30 Days of Self Healing – Day 15
Are you half-full or half empty?
“Having an attitude of optimism can really heal you.”
Dr. Fabrizio Mancini Try this simple experiment with me: Get a small drinking glass and fill it with water. Next, drink or pour out about half the water. Sit down and look at the glass.
Think for a moment about the old saying: the pessimist sees the glass as half empty, and the optimist sees it as half full. Then think about yourself, imagining that you are like that glass, and the water represents your level of health. Are you half full of health? Or half empty?
I’m a half-full person – an optimist, if the term is properly defined. True optimism is not synonymous with Pollyannaism. Nor is it blind foolishness, like the partygoer who insists that he’s “sober enough” to drive home. If you’re a true optimist, you believe that you can control your destiny, turn a negative into a positive, and find meaning in a bad situation. Optimists rarely give up, and because they hang in there, they usually succeed.
By contrast, pessimists feel out of control. There are many common phrases that capture the essence of pessimism: “seeing the glass half empty” or “the sky is falling.” Both phrases express the belief that problems will persist, and no amount of problem-solving will help.
I’m sure you know where I’m going with this: Optimistic thinking makes you healthier.
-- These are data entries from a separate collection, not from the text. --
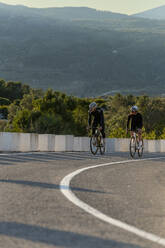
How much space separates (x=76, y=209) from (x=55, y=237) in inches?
69.1

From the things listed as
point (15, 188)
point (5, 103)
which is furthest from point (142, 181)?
point (5, 103)

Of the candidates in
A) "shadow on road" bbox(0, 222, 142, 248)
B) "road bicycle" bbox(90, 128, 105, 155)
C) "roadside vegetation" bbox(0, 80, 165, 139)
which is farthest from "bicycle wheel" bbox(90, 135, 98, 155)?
"roadside vegetation" bbox(0, 80, 165, 139)

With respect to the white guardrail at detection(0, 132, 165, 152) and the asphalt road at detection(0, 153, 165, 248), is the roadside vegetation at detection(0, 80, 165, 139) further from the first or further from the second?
the asphalt road at detection(0, 153, 165, 248)

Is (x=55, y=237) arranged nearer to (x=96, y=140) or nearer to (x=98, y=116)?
(x=98, y=116)

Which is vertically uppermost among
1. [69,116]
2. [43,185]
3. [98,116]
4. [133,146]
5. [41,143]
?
[69,116]

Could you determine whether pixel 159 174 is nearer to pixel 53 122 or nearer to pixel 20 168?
pixel 20 168

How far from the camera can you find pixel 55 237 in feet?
17.6

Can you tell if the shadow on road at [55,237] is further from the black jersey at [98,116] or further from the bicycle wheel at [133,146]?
the bicycle wheel at [133,146]

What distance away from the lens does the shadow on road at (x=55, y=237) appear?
509cm

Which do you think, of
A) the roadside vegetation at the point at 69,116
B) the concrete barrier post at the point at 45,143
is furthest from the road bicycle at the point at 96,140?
the roadside vegetation at the point at 69,116

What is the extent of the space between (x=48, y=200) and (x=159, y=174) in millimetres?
6473

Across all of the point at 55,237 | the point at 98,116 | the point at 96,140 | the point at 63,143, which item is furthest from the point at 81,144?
the point at 55,237

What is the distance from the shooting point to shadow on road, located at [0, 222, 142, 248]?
509cm

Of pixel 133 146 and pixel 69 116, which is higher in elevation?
pixel 69 116
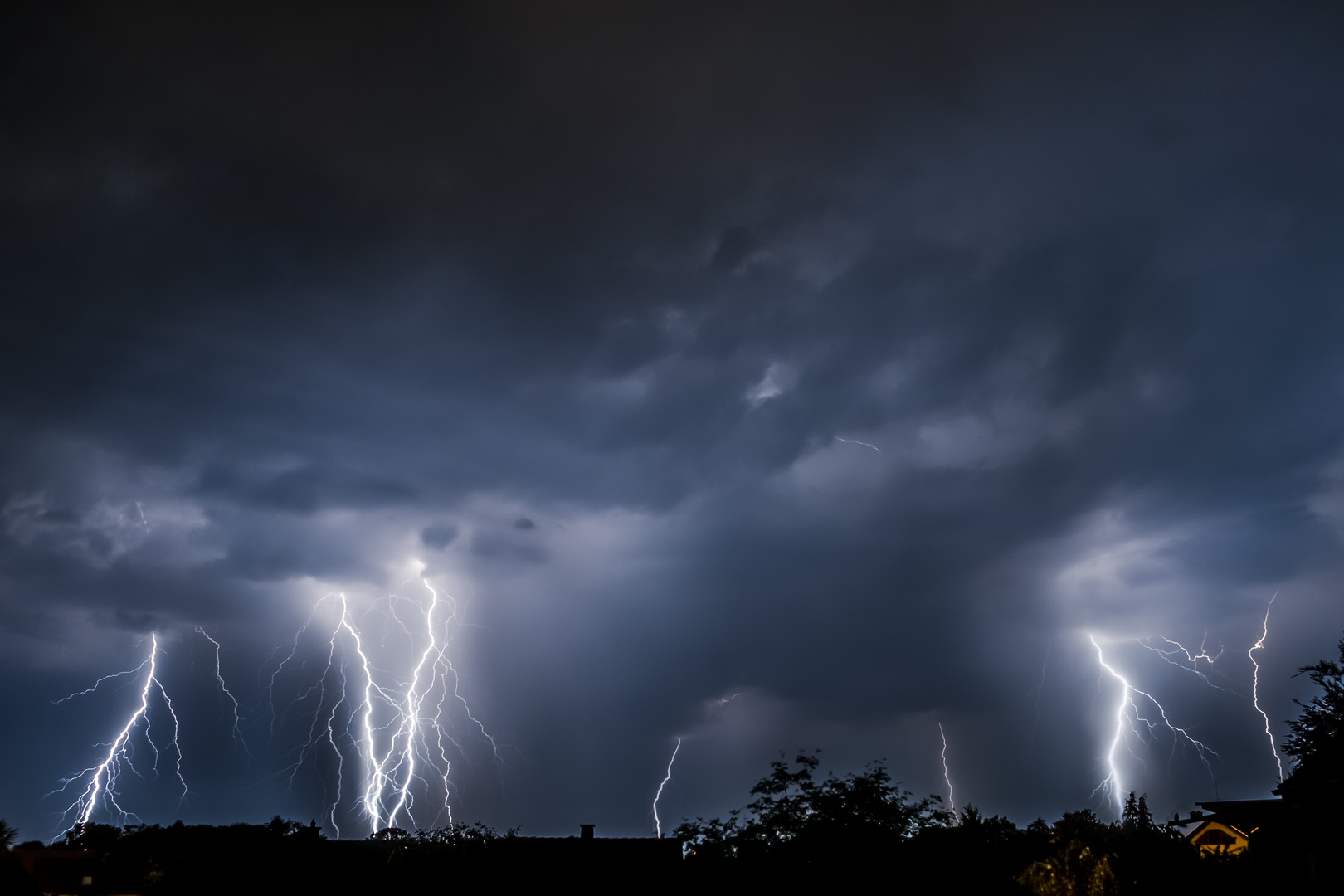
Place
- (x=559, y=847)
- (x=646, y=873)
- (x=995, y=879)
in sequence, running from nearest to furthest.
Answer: (x=995, y=879)
(x=646, y=873)
(x=559, y=847)

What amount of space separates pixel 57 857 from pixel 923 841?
42586 millimetres

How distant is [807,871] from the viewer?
64.3 ft

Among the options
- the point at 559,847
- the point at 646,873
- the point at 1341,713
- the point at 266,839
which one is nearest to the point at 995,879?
the point at 1341,713

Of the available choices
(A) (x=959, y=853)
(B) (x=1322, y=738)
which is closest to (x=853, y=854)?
(A) (x=959, y=853)

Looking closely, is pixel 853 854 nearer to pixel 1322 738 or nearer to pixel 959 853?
pixel 959 853

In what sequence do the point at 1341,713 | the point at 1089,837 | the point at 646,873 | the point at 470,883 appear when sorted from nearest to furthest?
the point at 1341,713, the point at 1089,837, the point at 470,883, the point at 646,873

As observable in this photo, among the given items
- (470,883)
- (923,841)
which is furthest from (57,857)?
(923,841)

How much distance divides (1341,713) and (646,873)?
18.6 m

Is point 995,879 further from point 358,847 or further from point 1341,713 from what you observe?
point 358,847

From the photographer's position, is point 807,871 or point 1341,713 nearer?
point 1341,713

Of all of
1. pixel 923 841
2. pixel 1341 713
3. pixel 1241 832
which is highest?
pixel 1341 713

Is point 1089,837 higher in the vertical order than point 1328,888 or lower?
higher

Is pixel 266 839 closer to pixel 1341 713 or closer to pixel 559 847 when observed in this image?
pixel 559 847

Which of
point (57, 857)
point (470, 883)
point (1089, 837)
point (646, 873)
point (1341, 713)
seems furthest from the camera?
point (57, 857)
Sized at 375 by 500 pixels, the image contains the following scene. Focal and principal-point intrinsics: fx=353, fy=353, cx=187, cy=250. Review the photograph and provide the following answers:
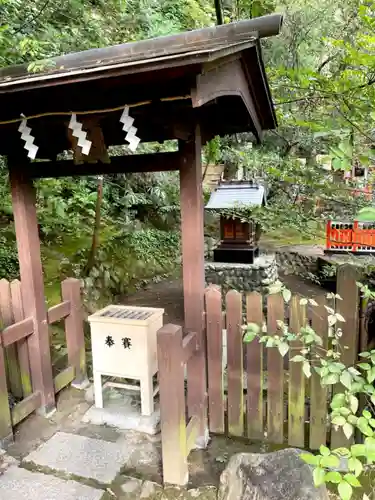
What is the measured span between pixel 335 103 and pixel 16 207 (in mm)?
2888

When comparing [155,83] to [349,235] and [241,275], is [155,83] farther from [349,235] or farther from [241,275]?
[349,235]

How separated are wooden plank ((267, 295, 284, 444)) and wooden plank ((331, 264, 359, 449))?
429 mm

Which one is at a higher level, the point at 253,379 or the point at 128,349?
the point at 128,349

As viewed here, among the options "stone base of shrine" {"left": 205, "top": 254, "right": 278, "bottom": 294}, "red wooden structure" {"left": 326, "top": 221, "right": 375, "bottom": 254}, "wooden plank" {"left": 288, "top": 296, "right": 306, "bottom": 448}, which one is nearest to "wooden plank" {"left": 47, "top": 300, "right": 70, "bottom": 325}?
"wooden plank" {"left": 288, "top": 296, "right": 306, "bottom": 448}

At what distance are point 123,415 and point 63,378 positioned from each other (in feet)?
2.87

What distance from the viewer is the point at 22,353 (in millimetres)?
3227

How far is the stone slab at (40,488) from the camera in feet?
7.32

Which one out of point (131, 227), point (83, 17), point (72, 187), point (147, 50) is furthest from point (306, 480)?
point (131, 227)

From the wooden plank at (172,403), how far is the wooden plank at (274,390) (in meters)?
0.71

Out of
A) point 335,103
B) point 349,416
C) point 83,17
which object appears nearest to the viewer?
point 349,416

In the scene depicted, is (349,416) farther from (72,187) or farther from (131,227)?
(131,227)

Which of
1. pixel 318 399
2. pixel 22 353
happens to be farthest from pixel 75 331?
pixel 318 399

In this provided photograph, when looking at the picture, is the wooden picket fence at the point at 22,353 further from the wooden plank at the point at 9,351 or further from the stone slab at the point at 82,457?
the stone slab at the point at 82,457

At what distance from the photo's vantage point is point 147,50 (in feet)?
7.43
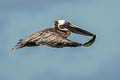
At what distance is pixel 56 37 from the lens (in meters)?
32.9

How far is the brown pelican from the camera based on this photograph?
3190 cm

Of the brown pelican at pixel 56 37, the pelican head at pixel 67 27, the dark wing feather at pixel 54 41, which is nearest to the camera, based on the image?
the dark wing feather at pixel 54 41

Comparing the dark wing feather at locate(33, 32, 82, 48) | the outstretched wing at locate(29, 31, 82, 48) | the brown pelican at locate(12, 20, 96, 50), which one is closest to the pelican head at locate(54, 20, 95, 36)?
the brown pelican at locate(12, 20, 96, 50)

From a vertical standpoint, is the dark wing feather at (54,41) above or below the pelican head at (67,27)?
above

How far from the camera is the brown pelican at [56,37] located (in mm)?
31898

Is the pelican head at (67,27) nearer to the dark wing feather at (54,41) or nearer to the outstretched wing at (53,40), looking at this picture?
the outstretched wing at (53,40)

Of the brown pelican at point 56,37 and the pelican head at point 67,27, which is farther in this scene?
the pelican head at point 67,27

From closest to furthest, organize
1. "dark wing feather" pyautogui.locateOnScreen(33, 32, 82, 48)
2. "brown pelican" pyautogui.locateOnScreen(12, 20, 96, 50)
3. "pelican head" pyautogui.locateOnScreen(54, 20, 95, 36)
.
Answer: "dark wing feather" pyautogui.locateOnScreen(33, 32, 82, 48)
"brown pelican" pyautogui.locateOnScreen(12, 20, 96, 50)
"pelican head" pyautogui.locateOnScreen(54, 20, 95, 36)

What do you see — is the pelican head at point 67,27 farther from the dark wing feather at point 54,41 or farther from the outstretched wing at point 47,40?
the dark wing feather at point 54,41

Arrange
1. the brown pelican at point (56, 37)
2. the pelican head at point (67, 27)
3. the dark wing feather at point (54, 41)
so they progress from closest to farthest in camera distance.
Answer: the dark wing feather at point (54, 41) → the brown pelican at point (56, 37) → the pelican head at point (67, 27)

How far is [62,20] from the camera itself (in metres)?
36.9

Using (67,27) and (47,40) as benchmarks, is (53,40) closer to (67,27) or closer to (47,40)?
(47,40)

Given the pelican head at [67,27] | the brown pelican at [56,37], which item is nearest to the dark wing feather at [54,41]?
the brown pelican at [56,37]

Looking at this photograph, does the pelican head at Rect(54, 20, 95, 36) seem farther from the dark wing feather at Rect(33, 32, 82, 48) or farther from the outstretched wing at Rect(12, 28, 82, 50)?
the dark wing feather at Rect(33, 32, 82, 48)
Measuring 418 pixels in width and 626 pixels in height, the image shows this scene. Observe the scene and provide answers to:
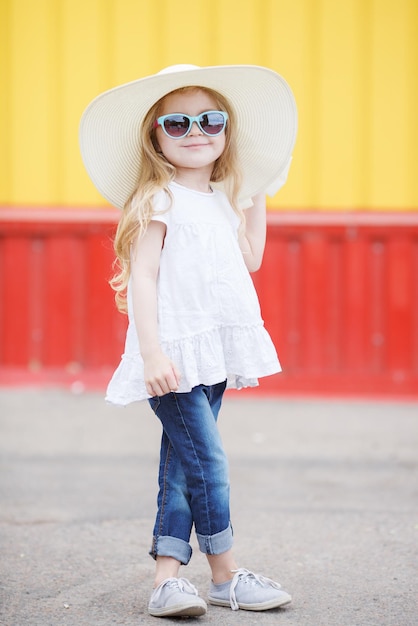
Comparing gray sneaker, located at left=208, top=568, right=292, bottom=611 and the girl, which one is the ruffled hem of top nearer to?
the girl

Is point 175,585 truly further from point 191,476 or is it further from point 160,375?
point 160,375

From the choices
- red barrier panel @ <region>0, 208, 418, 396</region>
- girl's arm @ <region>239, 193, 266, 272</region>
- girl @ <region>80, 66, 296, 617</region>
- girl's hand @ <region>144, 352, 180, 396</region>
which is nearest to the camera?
girl's hand @ <region>144, 352, 180, 396</region>

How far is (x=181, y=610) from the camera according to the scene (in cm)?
262

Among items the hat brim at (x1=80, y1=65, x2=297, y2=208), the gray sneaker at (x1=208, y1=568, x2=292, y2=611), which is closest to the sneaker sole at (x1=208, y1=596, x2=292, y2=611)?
the gray sneaker at (x1=208, y1=568, x2=292, y2=611)

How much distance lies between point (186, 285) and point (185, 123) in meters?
0.42

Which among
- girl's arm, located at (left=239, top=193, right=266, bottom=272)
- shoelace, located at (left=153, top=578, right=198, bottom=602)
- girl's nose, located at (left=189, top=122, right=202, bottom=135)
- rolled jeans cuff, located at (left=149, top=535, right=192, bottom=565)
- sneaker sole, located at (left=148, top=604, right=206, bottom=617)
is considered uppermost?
girl's nose, located at (left=189, top=122, right=202, bottom=135)

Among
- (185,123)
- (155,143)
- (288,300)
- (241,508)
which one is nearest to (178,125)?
(185,123)

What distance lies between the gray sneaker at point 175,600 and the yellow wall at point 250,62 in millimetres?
3542

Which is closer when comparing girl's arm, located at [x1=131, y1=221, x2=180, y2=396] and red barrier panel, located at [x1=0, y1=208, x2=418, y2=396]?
girl's arm, located at [x1=131, y1=221, x2=180, y2=396]

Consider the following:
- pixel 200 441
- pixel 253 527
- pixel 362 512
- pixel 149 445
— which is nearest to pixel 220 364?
pixel 200 441

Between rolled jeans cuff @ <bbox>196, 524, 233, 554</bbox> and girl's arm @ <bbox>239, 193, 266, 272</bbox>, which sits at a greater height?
girl's arm @ <bbox>239, 193, 266, 272</bbox>

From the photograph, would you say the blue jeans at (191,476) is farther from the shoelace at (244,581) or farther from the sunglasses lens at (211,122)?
the sunglasses lens at (211,122)

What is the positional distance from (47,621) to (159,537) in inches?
14.0

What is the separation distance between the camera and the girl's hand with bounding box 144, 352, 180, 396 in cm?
253
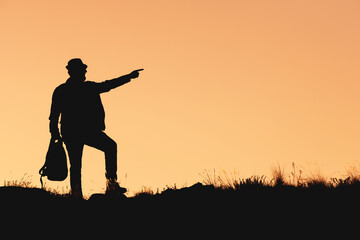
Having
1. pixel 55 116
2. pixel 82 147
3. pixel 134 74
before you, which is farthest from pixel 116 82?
pixel 82 147

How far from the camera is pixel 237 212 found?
808 cm

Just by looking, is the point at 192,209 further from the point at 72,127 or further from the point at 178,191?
the point at 72,127

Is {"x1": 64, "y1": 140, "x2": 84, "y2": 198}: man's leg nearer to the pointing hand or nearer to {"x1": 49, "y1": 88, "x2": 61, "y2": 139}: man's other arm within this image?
{"x1": 49, "y1": 88, "x2": 61, "y2": 139}: man's other arm

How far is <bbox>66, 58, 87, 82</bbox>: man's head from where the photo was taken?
1036cm

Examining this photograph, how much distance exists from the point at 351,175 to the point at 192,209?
129 inches

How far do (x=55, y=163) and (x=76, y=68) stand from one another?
67.9 inches

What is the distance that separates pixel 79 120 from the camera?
1014cm

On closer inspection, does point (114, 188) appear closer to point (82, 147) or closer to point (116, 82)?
point (82, 147)

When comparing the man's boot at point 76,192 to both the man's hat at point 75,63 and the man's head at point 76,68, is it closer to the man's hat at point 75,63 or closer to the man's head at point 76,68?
the man's head at point 76,68

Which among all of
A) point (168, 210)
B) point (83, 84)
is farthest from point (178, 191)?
point (83, 84)

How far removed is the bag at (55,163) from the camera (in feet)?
32.9

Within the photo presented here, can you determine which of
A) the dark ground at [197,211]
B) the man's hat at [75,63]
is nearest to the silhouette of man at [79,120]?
the man's hat at [75,63]

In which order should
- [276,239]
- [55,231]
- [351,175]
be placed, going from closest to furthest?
[276,239]
[55,231]
[351,175]

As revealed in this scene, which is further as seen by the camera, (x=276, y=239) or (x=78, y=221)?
(x=78, y=221)
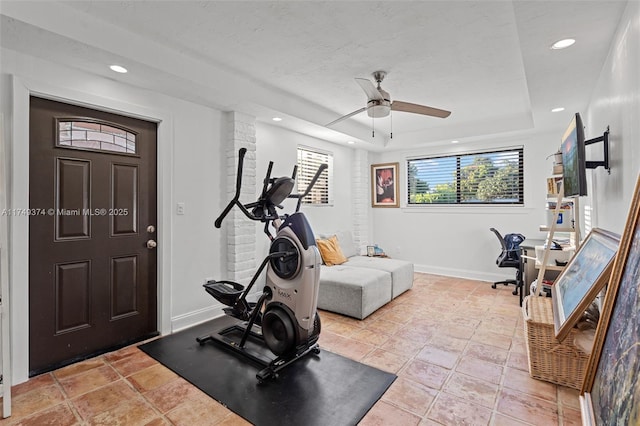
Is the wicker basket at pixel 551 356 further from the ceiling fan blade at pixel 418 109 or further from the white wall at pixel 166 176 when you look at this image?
the white wall at pixel 166 176

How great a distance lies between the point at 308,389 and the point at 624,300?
1786 mm

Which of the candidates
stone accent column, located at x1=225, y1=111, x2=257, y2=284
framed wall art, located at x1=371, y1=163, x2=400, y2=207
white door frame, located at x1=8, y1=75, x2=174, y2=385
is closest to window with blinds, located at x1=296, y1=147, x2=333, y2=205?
stone accent column, located at x1=225, y1=111, x2=257, y2=284

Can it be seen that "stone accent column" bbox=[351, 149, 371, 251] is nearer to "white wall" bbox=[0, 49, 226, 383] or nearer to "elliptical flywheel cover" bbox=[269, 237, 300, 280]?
"white wall" bbox=[0, 49, 226, 383]

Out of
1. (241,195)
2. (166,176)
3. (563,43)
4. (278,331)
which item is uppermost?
(563,43)

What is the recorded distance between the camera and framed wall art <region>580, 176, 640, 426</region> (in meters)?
0.96

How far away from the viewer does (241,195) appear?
3521 mm

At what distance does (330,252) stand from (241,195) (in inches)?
58.7

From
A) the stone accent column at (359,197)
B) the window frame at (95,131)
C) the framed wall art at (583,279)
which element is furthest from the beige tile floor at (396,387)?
the stone accent column at (359,197)

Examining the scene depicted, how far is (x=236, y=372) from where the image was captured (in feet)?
7.72

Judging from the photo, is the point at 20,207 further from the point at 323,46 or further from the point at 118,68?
the point at 323,46

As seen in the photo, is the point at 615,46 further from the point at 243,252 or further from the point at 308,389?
the point at 243,252

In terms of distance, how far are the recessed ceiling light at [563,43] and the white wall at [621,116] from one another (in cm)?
22

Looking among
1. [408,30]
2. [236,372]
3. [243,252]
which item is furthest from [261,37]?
[236,372]

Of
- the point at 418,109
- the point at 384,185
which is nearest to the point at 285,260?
the point at 418,109
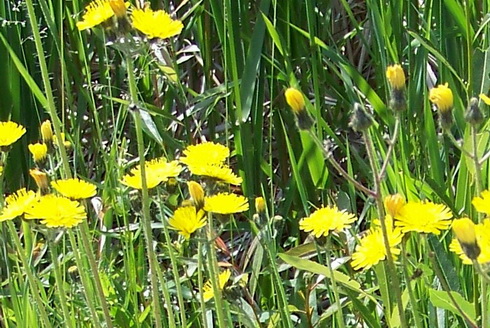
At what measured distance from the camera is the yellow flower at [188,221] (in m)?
0.85

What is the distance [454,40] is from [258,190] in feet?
1.42

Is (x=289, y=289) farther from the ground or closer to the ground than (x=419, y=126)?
closer to the ground

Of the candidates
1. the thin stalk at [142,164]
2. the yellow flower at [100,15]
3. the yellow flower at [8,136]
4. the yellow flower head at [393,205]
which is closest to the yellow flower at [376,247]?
the yellow flower head at [393,205]

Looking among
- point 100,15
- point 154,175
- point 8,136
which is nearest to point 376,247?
point 154,175

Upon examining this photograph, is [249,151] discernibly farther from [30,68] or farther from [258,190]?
[30,68]

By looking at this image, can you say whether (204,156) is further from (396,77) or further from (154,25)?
(396,77)

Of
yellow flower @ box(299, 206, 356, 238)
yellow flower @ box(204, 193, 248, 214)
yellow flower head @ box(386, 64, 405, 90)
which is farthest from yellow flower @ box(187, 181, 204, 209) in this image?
yellow flower head @ box(386, 64, 405, 90)

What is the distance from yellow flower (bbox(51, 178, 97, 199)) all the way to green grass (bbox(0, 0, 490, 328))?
24mm

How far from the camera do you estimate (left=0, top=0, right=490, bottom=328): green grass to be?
0.98 meters

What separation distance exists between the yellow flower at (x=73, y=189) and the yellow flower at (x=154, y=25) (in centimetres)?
19

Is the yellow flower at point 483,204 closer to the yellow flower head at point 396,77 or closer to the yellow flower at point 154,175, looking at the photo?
the yellow flower head at point 396,77

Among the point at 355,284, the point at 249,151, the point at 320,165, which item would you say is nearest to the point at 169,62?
the point at 249,151

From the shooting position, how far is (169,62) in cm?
151

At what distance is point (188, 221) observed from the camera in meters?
0.86
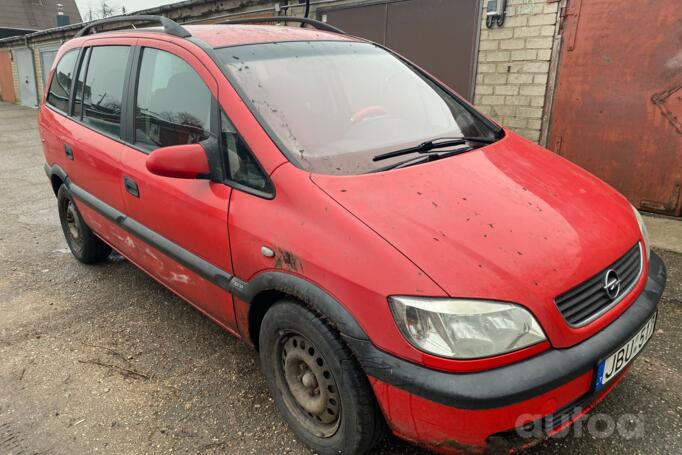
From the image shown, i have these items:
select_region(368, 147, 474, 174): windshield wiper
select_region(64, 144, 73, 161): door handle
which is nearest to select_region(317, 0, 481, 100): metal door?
select_region(368, 147, 474, 174): windshield wiper

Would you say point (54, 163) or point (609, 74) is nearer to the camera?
point (54, 163)

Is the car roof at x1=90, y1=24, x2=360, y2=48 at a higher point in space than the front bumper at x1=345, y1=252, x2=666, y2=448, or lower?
higher

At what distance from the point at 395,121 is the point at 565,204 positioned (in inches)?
34.9

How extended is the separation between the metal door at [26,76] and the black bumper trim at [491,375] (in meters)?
21.2

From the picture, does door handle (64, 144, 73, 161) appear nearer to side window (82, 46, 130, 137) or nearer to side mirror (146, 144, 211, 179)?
side window (82, 46, 130, 137)

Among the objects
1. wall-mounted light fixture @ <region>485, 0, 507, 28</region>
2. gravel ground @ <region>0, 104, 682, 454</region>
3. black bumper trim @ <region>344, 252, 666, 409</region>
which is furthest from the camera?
wall-mounted light fixture @ <region>485, 0, 507, 28</region>

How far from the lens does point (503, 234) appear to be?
1.73 metres

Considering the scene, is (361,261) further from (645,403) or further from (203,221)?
(645,403)

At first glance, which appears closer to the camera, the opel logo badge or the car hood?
the car hood

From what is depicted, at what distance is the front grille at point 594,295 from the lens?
1657 mm

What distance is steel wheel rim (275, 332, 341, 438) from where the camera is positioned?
1908 mm

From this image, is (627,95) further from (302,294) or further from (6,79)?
(6,79)

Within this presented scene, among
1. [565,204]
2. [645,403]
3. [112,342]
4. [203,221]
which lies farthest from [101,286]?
[645,403]

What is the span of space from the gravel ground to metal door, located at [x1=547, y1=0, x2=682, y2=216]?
4.04 feet
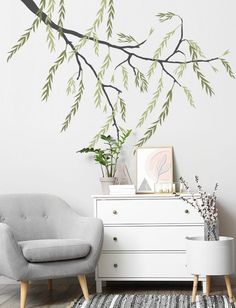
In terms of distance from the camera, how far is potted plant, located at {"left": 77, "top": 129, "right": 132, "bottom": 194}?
4.87 meters

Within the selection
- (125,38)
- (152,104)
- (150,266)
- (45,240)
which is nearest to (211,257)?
(150,266)

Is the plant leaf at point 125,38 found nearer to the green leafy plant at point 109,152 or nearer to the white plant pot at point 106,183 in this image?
the green leafy plant at point 109,152

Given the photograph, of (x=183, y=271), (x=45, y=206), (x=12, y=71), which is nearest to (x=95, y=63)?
(x=12, y=71)

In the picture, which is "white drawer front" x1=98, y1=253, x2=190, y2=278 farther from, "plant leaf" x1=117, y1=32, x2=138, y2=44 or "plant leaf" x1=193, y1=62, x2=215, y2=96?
"plant leaf" x1=117, y1=32, x2=138, y2=44

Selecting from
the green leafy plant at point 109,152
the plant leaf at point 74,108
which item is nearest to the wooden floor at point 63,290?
the green leafy plant at point 109,152

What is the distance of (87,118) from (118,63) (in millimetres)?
484

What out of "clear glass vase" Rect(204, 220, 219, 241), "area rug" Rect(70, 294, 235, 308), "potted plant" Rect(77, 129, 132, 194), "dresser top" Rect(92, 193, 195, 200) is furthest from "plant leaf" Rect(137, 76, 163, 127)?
"area rug" Rect(70, 294, 235, 308)

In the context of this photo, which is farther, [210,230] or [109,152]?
[109,152]

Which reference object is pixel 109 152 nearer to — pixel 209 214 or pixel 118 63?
pixel 118 63

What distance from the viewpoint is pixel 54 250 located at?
405 centimetres

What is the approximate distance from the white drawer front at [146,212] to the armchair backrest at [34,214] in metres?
0.26

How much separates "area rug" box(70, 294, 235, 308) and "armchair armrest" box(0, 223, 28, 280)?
0.39m

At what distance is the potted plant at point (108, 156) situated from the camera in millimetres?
4867

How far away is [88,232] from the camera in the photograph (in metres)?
4.36
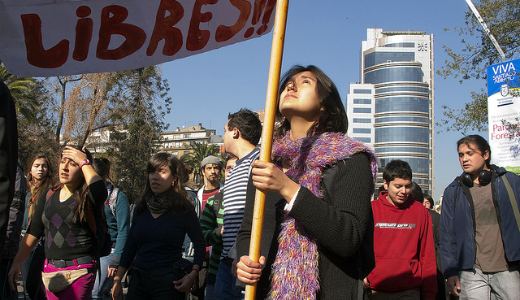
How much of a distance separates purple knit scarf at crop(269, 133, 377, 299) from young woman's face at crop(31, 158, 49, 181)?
430 cm

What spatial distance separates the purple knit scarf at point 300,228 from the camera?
7.68 ft

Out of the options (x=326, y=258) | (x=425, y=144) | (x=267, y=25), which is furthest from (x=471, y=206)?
(x=425, y=144)

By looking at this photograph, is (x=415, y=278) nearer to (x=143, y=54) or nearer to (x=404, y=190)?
(x=404, y=190)

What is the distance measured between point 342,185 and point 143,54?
4.45 ft

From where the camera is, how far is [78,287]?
454cm

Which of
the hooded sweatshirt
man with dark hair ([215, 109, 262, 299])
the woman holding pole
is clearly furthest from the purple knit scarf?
the hooded sweatshirt

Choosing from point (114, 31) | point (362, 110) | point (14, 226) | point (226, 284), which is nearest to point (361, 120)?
point (362, 110)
If you’re an optimist, you feel you can take charge of and influence your health for the better. Suppose a doctor told you that you need to lose weight and start working out. The optimist in you would say: “The doctor’s right. I’ve been eating too much junk food. I need to eat more fruits and vegetables, and cut back on calories. I’m going to start going to the gym at least three times a week.”
The same words from a doctor might lead your pessimistic best friend to say, “Oh, forget it. It’s too hard – I can’t stick to it!” Pessimists feel helpless, so they never get motivated to make healthy choices. The messages they tell themselves become negative self-fulfilling prophecies.
Even science tells us that optimism is self-healing. A number of years ago, psychologists at Carnegie Mellon University in Pittsburgh followed a large group of heart-bypass patients and rated them on an optimism scale. They found that the most optimistic patients were less likely to suffer a heart attack in the course of the surgery (which can happen), suffered fewer complications, and recovered faster.
Then consider the famous nun study: Researchers read the autobiographical essays of 180 nuns living in the U.S. that were written in the 1930s when the women were young (average age was 22). They found that the nuns who wrote optimistically of their lives went on to live longer – an average of ten years longer than other nuns.
And the results of a Dutch study on the health effects of optimism and pessimism on the elderly were published several years ago in the Archives of General Psychiatry:optimists had a 55 percent lower risk of death by all causes. A Mayo Clinic study, conducted over a 40-year period, also concluded that optimists live longer than pessimists. And in a 2008 Duke University study, cardiac patients who were pessimistic about their outcome were twice as likely to die early as those who were optimistic.